* Excerpts from a dataset:
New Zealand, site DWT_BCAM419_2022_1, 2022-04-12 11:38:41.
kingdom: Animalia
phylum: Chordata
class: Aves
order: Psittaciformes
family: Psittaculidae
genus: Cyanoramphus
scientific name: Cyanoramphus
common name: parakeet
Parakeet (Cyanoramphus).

--

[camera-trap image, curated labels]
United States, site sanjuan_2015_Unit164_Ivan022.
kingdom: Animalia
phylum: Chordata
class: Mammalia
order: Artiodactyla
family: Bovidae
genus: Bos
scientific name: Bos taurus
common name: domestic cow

* About this task: Start with the line above that contains "United States, site" and stop after the line that contains "common name: domestic cow". Output those lines exactly, and only those.

* Answer box:
United States, site sanjuan_2015_Unit164_Ivan022.
kingdom: Animalia
phylum: Chordata
class: Mammalia
order: Artiodactyla
family: Bovidae
genus: Bos
scientific name: Bos taurus
common name: domestic cow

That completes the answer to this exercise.